*PROBLEM DETAILS:* Give the lines again exactly, from the one holding "Out of the choices point" to the last line of the listing below, both ends included and nothing added.

*DATA RECORDS:*
------------------------------------------------------------

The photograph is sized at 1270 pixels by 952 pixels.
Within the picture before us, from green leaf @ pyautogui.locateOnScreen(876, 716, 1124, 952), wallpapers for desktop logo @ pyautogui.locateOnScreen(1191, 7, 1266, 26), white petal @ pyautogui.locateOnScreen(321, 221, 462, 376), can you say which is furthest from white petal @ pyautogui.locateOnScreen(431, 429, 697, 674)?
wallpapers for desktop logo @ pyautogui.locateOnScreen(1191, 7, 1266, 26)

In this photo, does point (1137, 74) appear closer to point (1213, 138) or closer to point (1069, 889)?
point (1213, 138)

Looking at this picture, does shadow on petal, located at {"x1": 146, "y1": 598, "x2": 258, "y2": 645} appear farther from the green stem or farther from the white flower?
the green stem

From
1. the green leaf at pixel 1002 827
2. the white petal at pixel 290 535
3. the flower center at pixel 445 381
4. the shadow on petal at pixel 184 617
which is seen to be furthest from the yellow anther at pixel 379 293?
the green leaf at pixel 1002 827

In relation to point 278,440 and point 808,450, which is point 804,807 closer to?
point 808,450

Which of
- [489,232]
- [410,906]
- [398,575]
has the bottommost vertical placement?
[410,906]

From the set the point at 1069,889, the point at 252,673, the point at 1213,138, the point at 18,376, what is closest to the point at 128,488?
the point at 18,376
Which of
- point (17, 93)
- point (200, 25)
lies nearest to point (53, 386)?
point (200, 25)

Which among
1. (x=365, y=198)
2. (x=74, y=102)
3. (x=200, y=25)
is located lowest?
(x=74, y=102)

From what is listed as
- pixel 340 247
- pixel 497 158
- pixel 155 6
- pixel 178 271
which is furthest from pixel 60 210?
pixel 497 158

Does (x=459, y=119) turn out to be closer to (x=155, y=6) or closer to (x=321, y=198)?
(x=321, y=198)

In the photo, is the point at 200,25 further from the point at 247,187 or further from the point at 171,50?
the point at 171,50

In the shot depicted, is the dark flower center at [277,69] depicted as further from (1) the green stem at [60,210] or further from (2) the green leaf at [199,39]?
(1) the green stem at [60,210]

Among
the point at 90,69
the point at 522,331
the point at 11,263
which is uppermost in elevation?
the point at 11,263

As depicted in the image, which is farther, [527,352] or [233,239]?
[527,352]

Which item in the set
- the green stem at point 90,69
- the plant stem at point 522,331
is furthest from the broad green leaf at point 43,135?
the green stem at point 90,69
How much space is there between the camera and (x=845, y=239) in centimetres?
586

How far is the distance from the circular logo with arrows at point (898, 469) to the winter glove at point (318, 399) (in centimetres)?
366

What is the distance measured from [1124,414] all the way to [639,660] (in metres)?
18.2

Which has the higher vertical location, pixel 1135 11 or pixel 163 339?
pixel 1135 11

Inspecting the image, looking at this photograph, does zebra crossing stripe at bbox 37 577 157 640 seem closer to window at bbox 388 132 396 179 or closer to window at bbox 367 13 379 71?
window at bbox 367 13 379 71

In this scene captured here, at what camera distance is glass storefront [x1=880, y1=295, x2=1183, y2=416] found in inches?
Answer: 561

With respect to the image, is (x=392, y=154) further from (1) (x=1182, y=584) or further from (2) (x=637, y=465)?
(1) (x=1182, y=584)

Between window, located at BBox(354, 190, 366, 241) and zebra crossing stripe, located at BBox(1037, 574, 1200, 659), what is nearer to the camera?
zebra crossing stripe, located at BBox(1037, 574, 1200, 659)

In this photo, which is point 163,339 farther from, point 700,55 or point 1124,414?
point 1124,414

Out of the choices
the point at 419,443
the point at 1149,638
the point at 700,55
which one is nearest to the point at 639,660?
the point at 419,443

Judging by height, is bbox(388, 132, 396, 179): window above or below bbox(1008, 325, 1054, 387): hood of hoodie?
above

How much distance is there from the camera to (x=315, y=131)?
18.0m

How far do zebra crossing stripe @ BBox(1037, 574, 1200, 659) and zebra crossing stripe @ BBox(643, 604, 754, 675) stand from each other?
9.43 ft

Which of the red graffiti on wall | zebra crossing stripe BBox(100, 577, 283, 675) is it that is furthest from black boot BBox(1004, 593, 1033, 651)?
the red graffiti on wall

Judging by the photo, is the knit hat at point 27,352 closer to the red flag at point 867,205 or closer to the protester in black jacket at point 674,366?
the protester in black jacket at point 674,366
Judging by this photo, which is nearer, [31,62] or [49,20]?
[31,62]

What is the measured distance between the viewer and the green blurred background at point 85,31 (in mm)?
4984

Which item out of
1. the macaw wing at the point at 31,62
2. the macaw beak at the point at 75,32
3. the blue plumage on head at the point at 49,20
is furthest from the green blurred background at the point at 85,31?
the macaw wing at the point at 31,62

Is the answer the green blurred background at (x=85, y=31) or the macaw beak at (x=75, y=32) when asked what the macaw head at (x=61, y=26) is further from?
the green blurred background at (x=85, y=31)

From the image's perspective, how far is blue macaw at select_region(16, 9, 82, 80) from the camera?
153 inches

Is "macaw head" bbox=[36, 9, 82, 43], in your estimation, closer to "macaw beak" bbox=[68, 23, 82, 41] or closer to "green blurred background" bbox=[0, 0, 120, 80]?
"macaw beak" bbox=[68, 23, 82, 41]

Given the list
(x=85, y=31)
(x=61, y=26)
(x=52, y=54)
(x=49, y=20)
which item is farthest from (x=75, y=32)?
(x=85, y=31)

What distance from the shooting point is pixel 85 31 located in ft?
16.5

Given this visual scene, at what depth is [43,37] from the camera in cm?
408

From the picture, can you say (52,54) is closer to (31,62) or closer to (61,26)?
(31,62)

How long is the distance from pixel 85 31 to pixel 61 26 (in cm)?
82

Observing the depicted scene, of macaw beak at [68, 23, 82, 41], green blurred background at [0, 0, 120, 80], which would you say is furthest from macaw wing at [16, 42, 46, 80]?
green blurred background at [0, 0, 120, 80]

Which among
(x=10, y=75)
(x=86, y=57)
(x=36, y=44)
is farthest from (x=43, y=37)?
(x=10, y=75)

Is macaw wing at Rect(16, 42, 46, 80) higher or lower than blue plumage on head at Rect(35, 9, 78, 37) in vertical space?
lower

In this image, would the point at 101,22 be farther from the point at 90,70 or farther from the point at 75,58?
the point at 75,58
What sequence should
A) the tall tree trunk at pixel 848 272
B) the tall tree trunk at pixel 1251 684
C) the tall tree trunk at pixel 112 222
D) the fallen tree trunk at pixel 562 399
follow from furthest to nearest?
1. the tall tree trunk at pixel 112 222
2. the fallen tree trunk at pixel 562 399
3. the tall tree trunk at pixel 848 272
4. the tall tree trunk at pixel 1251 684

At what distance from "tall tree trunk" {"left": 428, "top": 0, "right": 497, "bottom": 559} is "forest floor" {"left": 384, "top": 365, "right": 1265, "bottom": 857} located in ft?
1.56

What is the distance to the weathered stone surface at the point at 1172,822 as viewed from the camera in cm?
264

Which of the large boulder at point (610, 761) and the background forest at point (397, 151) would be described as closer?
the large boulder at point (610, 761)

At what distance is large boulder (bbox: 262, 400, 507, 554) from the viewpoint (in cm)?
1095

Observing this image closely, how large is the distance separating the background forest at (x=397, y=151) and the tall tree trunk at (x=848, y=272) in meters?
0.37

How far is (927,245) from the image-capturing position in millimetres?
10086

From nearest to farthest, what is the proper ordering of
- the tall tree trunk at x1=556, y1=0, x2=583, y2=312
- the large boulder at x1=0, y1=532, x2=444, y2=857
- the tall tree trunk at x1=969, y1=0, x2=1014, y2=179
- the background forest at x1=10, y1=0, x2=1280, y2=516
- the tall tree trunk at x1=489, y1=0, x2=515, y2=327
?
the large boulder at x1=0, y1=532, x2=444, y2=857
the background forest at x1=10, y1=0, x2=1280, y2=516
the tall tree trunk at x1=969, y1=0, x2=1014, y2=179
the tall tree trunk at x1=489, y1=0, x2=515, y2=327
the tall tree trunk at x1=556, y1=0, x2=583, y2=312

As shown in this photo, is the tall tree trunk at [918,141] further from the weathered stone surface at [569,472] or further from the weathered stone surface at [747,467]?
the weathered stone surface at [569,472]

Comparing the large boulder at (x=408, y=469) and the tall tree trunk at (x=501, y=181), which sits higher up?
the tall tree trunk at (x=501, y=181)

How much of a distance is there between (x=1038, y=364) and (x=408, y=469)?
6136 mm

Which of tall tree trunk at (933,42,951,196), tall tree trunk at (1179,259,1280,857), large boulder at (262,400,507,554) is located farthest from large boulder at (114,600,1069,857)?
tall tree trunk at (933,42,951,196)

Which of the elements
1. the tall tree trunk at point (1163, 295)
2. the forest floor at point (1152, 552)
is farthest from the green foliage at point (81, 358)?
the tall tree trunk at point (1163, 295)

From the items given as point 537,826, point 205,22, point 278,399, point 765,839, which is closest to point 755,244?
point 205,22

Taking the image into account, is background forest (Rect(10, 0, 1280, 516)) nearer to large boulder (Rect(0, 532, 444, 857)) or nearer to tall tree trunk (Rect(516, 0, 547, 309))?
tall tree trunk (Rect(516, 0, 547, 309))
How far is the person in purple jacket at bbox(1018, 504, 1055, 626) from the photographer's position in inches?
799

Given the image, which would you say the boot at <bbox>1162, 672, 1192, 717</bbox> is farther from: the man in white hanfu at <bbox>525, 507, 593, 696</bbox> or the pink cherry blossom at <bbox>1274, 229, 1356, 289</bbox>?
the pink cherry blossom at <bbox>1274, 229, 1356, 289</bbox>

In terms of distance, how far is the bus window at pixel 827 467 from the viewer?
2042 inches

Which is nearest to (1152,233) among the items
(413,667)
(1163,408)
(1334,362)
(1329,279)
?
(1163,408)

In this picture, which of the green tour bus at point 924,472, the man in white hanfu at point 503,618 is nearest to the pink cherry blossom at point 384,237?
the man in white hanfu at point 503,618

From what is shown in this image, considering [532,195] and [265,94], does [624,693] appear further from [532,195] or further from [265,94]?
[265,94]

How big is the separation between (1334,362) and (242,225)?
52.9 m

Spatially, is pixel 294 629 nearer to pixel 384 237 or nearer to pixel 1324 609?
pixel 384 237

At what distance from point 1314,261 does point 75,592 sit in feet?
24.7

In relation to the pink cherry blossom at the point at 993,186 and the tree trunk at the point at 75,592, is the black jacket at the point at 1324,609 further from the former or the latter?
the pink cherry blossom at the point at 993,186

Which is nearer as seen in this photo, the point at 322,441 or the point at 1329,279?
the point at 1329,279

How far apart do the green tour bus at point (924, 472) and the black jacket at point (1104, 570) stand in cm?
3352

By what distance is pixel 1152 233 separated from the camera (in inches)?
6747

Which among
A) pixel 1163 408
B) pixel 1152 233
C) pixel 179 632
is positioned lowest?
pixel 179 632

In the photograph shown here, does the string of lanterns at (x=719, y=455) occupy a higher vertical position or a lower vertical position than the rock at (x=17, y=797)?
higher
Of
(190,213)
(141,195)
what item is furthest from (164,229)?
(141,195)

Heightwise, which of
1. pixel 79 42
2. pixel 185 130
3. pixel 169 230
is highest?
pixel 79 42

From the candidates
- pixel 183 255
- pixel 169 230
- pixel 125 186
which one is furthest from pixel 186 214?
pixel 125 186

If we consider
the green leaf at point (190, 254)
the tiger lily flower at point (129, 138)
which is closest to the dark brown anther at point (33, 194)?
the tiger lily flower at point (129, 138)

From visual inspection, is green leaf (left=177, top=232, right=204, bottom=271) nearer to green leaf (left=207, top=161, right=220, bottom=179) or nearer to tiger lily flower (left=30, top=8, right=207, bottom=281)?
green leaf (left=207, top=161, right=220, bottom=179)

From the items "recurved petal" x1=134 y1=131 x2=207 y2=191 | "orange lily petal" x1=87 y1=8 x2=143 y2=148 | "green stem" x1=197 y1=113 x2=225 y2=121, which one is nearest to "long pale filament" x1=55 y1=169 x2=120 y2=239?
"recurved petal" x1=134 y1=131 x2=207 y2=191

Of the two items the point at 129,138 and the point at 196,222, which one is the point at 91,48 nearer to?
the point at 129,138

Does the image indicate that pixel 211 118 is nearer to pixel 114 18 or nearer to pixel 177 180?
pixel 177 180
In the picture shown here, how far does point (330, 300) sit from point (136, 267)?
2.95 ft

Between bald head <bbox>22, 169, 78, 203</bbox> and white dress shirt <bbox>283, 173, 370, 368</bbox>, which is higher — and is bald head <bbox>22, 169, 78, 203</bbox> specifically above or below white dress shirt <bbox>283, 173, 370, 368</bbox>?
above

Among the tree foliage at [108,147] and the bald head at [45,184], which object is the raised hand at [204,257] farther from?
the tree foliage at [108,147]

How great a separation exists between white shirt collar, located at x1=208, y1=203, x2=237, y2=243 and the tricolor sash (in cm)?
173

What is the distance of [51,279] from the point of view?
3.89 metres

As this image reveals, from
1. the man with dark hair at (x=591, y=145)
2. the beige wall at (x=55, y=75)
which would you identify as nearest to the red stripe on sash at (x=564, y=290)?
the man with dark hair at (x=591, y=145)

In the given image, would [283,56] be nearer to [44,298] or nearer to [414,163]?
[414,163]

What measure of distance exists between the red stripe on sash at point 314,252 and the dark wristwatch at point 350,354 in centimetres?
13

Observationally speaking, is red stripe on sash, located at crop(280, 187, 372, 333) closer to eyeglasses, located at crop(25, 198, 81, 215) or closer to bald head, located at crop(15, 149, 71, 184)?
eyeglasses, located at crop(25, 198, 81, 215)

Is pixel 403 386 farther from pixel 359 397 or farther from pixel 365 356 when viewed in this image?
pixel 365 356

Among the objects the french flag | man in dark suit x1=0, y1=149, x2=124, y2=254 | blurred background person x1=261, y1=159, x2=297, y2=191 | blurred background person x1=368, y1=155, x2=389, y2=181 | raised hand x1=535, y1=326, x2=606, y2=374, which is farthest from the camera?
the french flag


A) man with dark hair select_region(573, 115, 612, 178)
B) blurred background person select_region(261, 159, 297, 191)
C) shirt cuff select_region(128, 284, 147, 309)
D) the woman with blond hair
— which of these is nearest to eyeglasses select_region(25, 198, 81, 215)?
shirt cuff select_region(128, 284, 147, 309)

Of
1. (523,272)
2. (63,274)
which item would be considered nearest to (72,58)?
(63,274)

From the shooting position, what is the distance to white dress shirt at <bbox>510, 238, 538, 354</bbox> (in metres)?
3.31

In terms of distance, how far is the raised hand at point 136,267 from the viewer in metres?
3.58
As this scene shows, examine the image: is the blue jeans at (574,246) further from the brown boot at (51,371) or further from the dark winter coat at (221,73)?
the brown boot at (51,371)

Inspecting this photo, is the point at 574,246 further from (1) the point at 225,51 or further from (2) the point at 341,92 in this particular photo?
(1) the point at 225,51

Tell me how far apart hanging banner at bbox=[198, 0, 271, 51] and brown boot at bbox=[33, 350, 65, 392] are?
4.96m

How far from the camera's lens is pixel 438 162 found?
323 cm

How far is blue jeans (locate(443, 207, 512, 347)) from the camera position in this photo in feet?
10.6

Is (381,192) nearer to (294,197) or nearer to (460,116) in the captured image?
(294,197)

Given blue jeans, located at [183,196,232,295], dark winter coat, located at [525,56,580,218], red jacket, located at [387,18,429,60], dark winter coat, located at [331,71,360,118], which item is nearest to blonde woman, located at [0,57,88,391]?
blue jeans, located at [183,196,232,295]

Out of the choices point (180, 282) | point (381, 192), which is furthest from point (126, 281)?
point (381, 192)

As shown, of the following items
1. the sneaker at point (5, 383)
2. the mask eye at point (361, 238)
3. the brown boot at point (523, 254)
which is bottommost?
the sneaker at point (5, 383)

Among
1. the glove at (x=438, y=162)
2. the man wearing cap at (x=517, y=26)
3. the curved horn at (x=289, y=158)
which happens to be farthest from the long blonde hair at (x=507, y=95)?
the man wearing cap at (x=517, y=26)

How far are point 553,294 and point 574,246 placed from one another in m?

------------------------------------------------------------

*SOLUTION FOR THIS EXERCISE:*
Out of the choices point (180, 282) | point (381, 192), which is furthest from point (126, 281)?
point (381, 192)

As shown, of the following items
1. the sneaker at point (5, 383)
2. the mask eye at point (361, 238)
3. the brown boot at point (523, 254)
which is bottommost?
the sneaker at point (5, 383)

Among
1. the glove at (x=438, y=162)
2. the man wearing cap at (x=517, y=26)
3. the curved horn at (x=289, y=158)
which happens to be farthest from the long blonde hair at (x=507, y=95)?
the man wearing cap at (x=517, y=26)

How far are point 553,294 and point 574,246 placed from one another in m?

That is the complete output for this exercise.